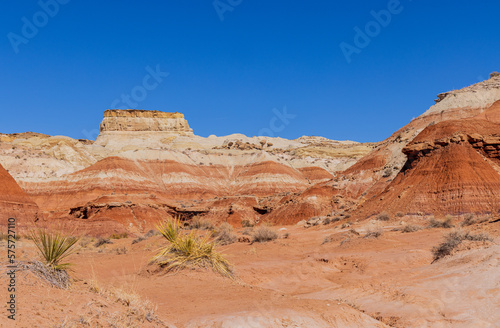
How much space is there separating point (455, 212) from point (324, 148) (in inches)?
3450

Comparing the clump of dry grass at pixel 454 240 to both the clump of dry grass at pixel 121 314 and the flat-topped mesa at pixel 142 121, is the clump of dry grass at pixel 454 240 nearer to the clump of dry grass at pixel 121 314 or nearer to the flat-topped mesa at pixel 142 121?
the clump of dry grass at pixel 121 314

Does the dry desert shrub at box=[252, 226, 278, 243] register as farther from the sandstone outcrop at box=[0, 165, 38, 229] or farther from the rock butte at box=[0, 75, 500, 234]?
the sandstone outcrop at box=[0, 165, 38, 229]

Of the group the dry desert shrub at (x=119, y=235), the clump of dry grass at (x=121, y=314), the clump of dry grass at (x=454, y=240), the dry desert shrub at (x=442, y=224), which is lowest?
the clump of dry grass at (x=121, y=314)

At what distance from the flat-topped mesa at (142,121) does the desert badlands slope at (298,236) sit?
237 ft

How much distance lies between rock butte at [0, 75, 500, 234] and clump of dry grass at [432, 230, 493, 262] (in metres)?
12.8

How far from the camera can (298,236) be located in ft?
78.0

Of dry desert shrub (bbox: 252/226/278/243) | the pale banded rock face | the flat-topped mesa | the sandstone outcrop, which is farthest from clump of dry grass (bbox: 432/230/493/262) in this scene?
the flat-topped mesa

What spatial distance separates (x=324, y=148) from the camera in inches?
4365

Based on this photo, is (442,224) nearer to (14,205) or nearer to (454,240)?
(454,240)

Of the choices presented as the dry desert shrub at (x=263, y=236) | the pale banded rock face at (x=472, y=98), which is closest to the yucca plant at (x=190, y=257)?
the dry desert shrub at (x=263, y=236)

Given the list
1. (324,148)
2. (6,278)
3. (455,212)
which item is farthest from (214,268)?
(324,148)

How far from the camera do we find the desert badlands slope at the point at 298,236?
261 inches

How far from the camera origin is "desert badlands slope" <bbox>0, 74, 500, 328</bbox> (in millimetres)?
6641

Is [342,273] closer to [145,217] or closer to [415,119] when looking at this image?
[145,217]
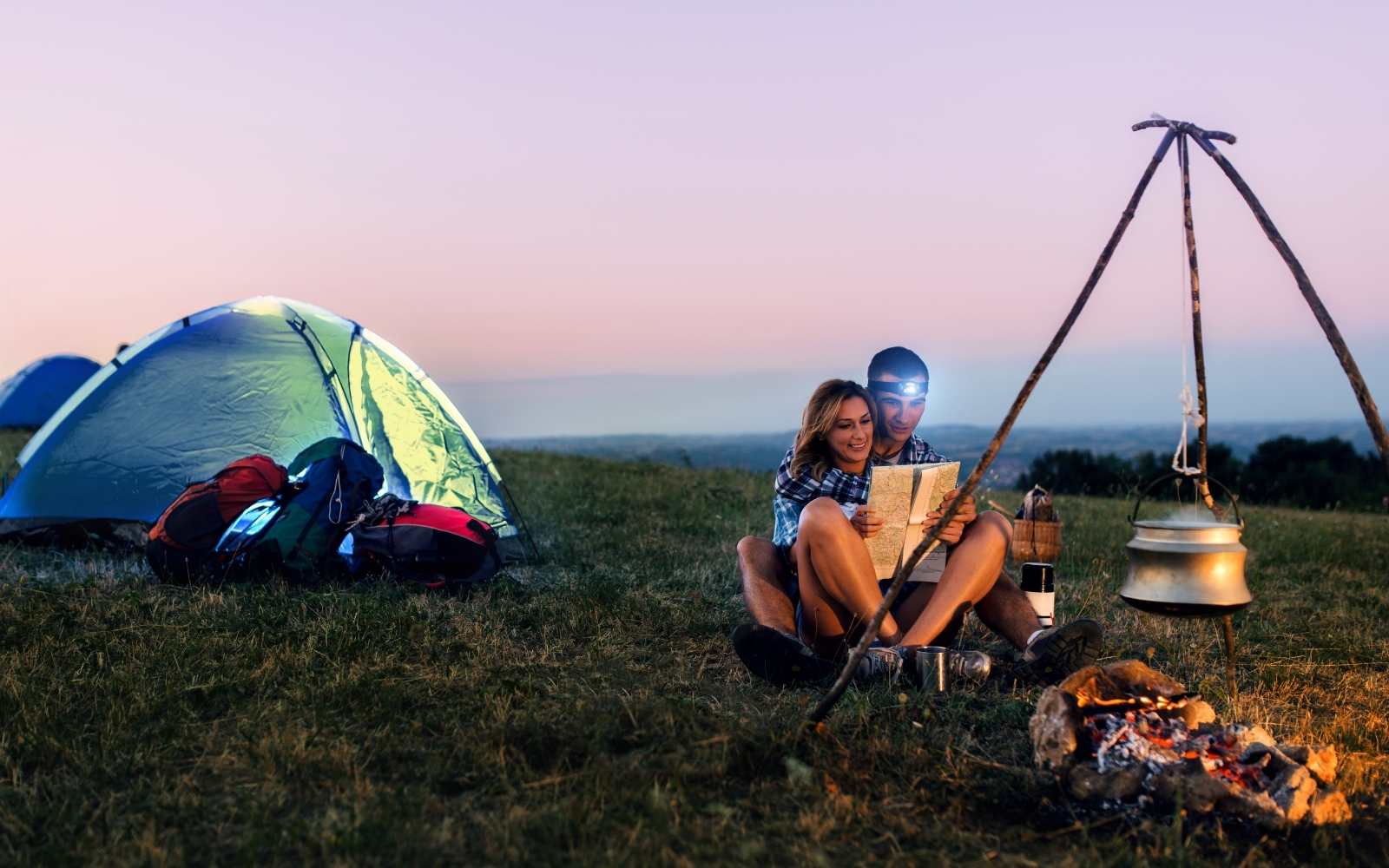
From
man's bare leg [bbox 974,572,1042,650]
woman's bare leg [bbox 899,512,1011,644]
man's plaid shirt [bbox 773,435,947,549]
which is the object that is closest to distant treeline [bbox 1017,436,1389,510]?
man's plaid shirt [bbox 773,435,947,549]

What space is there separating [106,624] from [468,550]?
1.96m

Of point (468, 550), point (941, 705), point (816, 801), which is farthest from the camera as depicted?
point (468, 550)

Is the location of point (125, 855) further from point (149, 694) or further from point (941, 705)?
point (941, 705)

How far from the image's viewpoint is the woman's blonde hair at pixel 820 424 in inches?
194

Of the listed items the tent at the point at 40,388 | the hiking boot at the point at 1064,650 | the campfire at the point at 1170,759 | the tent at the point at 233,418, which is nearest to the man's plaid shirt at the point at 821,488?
the hiking boot at the point at 1064,650

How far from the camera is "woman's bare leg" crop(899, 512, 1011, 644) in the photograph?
474cm

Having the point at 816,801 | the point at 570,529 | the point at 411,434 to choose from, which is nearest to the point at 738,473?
the point at 570,529

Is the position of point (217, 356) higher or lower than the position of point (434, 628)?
higher

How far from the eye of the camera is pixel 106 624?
17.6 ft

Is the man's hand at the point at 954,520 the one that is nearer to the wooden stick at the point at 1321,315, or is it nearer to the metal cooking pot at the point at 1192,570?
the metal cooking pot at the point at 1192,570

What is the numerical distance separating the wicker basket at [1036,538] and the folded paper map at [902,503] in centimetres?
45

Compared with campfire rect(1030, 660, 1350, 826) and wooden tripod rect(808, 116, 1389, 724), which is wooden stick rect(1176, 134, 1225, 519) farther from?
campfire rect(1030, 660, 1350, 826)

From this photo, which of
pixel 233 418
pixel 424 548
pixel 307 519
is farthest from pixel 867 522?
pixel 233 418

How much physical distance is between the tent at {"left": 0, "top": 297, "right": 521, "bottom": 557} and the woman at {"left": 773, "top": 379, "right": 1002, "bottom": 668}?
130 inches
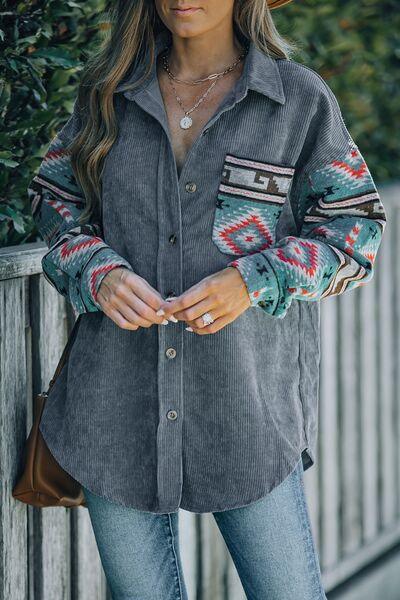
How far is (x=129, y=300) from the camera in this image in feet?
7.52

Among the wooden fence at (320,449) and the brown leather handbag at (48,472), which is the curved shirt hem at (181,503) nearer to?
the brown leather handbag at (48,472)

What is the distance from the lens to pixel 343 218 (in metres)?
2.43

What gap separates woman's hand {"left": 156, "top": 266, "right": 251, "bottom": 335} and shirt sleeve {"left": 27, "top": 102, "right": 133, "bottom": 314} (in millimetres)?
189

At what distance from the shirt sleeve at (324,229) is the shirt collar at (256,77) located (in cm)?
10

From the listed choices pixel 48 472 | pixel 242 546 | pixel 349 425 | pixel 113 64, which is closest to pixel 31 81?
pixel 113 64

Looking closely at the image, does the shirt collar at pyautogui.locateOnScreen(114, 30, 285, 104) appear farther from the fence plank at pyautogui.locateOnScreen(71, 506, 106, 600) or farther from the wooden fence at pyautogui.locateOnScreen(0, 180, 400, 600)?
the fence plank at pyautogui.locateOnScreen(71, 506, 106, 600)

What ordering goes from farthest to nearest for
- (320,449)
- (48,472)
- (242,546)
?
1. (320,449)
2. (48,472)
3. (242,546)

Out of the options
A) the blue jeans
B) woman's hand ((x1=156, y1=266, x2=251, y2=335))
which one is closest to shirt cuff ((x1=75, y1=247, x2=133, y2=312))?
woman's hand ((x1=156, y1=266, x2=251, y2=335))

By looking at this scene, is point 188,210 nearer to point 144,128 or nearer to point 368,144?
point 144,128

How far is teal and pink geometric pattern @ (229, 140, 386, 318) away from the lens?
2.31 m

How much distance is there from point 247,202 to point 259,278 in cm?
20

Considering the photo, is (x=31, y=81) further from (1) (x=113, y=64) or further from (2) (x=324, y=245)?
(2) (x=324, y=245)

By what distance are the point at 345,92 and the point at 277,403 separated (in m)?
2.42

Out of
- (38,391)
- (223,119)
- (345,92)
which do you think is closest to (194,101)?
(223,119)
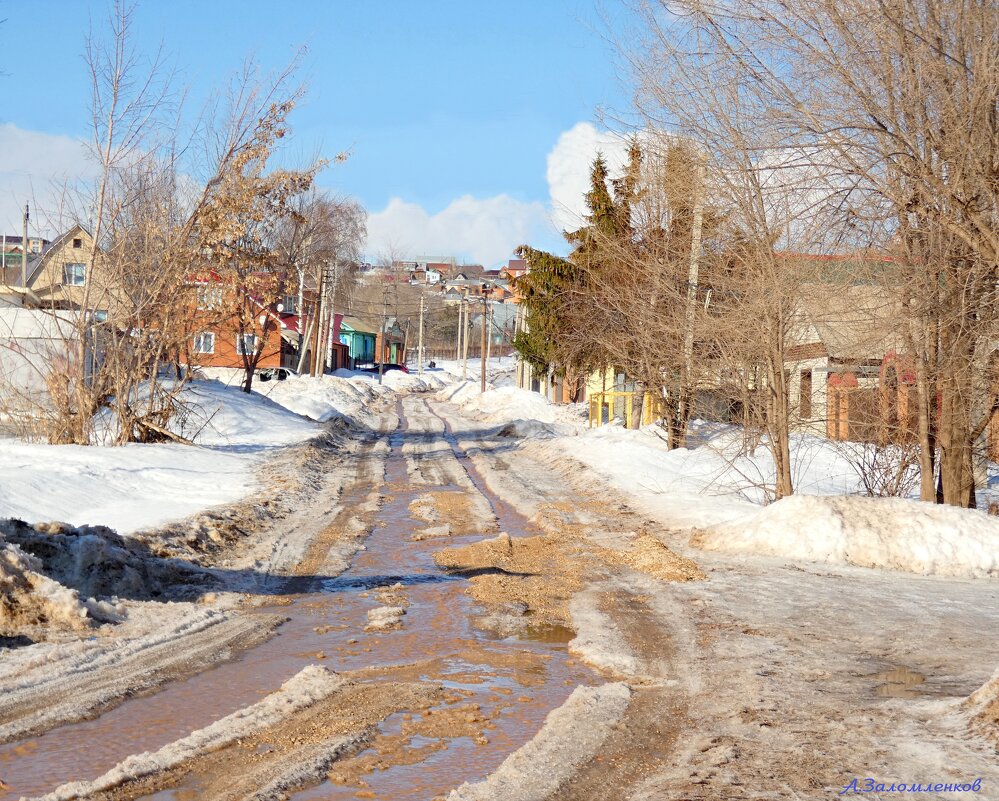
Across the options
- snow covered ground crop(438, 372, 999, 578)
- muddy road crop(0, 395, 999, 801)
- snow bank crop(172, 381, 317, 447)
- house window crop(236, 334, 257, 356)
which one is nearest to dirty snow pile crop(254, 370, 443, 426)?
house window crop(236, 334, 257, 356)

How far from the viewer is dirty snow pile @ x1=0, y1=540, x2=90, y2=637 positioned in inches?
281

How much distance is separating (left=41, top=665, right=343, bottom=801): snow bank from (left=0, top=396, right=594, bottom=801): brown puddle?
0.51 feet

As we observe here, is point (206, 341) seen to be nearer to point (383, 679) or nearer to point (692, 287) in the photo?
point (692, 287)

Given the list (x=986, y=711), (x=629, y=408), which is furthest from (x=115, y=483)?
(x=629, y=408)

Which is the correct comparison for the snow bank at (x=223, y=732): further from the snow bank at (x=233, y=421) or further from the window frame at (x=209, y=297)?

Task to complete -
Above are records with pictures; repeat the records exactly and leave the pictures out.

Answer below -
How much space is there separating point (455, 212) from point (324, 148) (in inches)?
3450

Comparing the clump of dry grass at pixel 454 240 to both the clump of dry grass at pixel 121 314 and the flat-topped mesa at pixel 142 121, is the clump of dry grass at pixel 454 240 nearer to the clump of dry grass at pixel 121 314 or nearer to the flat-topped mesa at pixel 142 121?
the clump of dry grass at pixel 121 314

Does the dry desert shrub at box=[252, 226, 278, 243] register as farther from the sandstone outcrop at box=[0, 165, 38, 229] or farther from the rock butte at box=[0, 75, 500, 234]?
the sandstone outcrop at box=[0, 165, 38, 229]

Of the group the dry desert shrub at (x=119, y=235), the clump of dry grass at (x=121, y=314), the clump of dry grass at (x=454, y=240), the dry desert shrub at (x=442, y=224), which is lowest?
the clump of dry grass at (x=121, y=314)

At what distance from the flat-topped mesa at (142,121) does the desert badlands slope at (298,236) sit?
237 ft

How much distance lies between rock butte at [0, 75, 500, 234] and clump of dry grass at [432, 230, 493, 262] (in metres)?
12.8

How far from the camera can (298,236) be located in ft?
78.0

Of dry desert shrub (bbox: 252/226/278/243) | the pale banded rock face | the flat-topped mesa | the sandstone outcrop, which is farthest from clump of dry grass (bbox: 432/230/493/262) in this scene?
the flat-topped mesa

What spatial distance separates (x=324, y=148) from the camera in inches?
4365

Based on this photo, is (442,224) nearer to (14,205) or nearer to (454,240)?
(454,240)

Of the choices presented as the dry desert shrub at (x=263, y=236) | the pale banded rock face at (x=472, y=98), which is closest to the yucca plant at (x=190, y=257)?
the dry desert shrub at (x=263, y=236)

Given the list
1. (324,148)
2. (6,278)
3. (455,212)
which item is farthest from (214,268)?
(324,148)

How far from the camera do we find the desert badlands slope at the point at 298,236?
261 inches

How far from the camera origin is "desert badlands slope" <bbox>0, 74, 500, 328</bbox> (in millimetres)?
6641

Is [342,273] closer to [145,217] or closer to [415,119] when looking at this image?
[145,217]
From
man's bare leg [bbox 974,572,1042,650]
woman's bare leg [bbox 899,512,1011,644]
man's plaid shirt [bbox 773,435,947,549]
which is the object that is closest to distant treeline [bbox 1017,436,1389,510]?
man's plaid shirt [bbox 773,435,947,549]

What space is there separating [106,624] from [468,550]?
1.96m

Of point (468, 550), point (941, 705), point (816, 801), which is farthest from the camera as depicted?
point (468, 550)

Is the location of point (125, 855) further from point (149, 694) or further from point (941, 705)?
point (941, 705)

How far from the image's viewpoint is the woman's blonde hair at pixel 820 424 in inches?
194

Of the listed items the tent at the point at 40,388 | the hiking boot at the point at 1064,650 | the campfire at the point at 1170,759 | the tent at the point at 233,418, which is nearest to the man's plaid shirt at the point at 821,488?
the hiking boot at the point at 1064,650

How far from the camera is "woman's bare leg" crop(899, 512, 1011, 644) in the photograph?
474cm

Having the point at 816,801 | the point at 570,529 | the point at 411,434 to choose from, which is nearest to the point at 738,473?
the point at 570,529

Is the position of point (217, 356) higher or lower than the position of point (434, 628)?
higher

How far from the eye of the camera is pixel 106 624?
17.6 ft

Is the man's hand at the point at 954,520 the one that is nearer to the wooden stick at the point at 1321,315, or is it nearer to the metal cooking pot at the point at 1192,570?
the metal cooking pot at the point at 1192,570

What is the numerical distance separating the wicker basket at [1036,538] and the folded paper map at [902,503] in centimetres?
45

Compared with campfire rect(1030, 660, 1350, 826) and wooden tripod rect(808, 116, 1389, 724), which is wooden stick rect(1176, 134, 1225, 519) farther from?
campfire rect(1030, 660, 1350, 826)

From this photo, which of
pixel 233 418
pixel 424 548
pixel 307 519
is farthest from pixel 867 522?
pixel 233 418

How much physical distance is between the tent at {"left": 0, "top": 297, "right": 521, "bottom": 557} and the woman at {"left": 773, "top": 379, "right": 1002, "bottom": 668}?
130 inches
How far is (x=129, y=300) from the camera in this image in feet?
7.52

Among the wooden fence at (320,449) and the brown leather handbag at (48,472), which is the curved shirt hem at (181,503) nearer to?
the brown leather handbag at (48,472)

What is the distance from the lens to pixel 343 218 (in metres)?
2.43

What gap separates woman's hand {"left": 156, "top": 266, "right": 251, "bottom": 335} and shirt sleeve {"left": 27, "top": 102, "right": 133, "bottom": 314} (in millimetres)?
189

At what distance from the shirt sleeve at (324,229) is the shirt collar at (256,77) located (in cm)?
10

From the listed choices pixel 48 472 | pixel 242 546 | pixel 349 425 | pixel 113 64, which is closest to pixel 31 81?
pixel 113 64

Looking closely at the image, does the shirt collar at pyautogui.locateOnScreen(114, 30, 285, 104) appear farther from the fence plank at pyautogui.locateOnScreen(71, 506, 106, 600) or farther from the wooden fence at pyautogui.locateOnScreen(0, 180, 400, 600)?
the fence plank at pyautogui.locateOnScreen(71, 506, 106, 600)

What ordering goes from farthest to nearest for
- (320,449)
- (48,472)
- (242,546)
?
1. (320,449)
2. (48,472)
3. (242,546)

Out of the options
A) the blue jeans
B) woman's hand ((x1=156, y1=266, x2=251, y2=335))
which one is closest to shirt cuff ((x1=75, y1=247, x2=133, y2=312))?
woman's hand ((x1=156, y1=266, x2=251, y2=335))

By looking at this scene, is point 188,210 nearer to point 144,128 or nearer to point 368,144?
point 144,128

How far is teal and pink geometric pattern @ (229, 140, 386, 318) away from the lens?
2.31 m

How much distance is there from point 247,202 to point 259,278 in cm?
20

Considering the photo, is (x=31, y=81) further from (1) (x=113, y=64) or further from (2) (x=324, y=245)?
(2) (x=324, y=245)

By what distance are the point at 345,92 and the point at 277,403 separated (in m)?
2.42

Out of
- (38,391)
- (223,119)
- (345,92)
which do you think is closest to (194,101)?
(223,119)
Across the options
- snow covered ground crop(438, 372, 999, 578)
- muddy road crop(0, 395, 999, 801)
- snow bank crop(172, 381, 317, 447)
- house window crop(236, 334, 257, 356)
which one is nearest to dirty snow pile crop(254, 370, 443, 426)?
house window crop(236, 334, 257, 356)

How far from the viewer is dirty snow pile @ x1=0, y1=540, x2=90, y2=637 positioned in inches?
281

How much distance is separating (left=41, top=665, right=343, bottom=801): snow bank from (left=0, top=396, right=594, bottom=801): brown puddle?
0.51 feet

As we observe here, is point (206, 341) seen to be nearer to point (383, 679) or nearer to point (692, 287) in the photo?
point (692, 287)

Given the list (x=986, y=711), (x=629, y=408), which is furthest from (x=115, y=483)?
(x=629, y=408)

Which is the correct comparison for the snow bank at (x=223, y=732): further from the snow bank at (x=233, y=421) or further from the window frame at (x=209, y=297)?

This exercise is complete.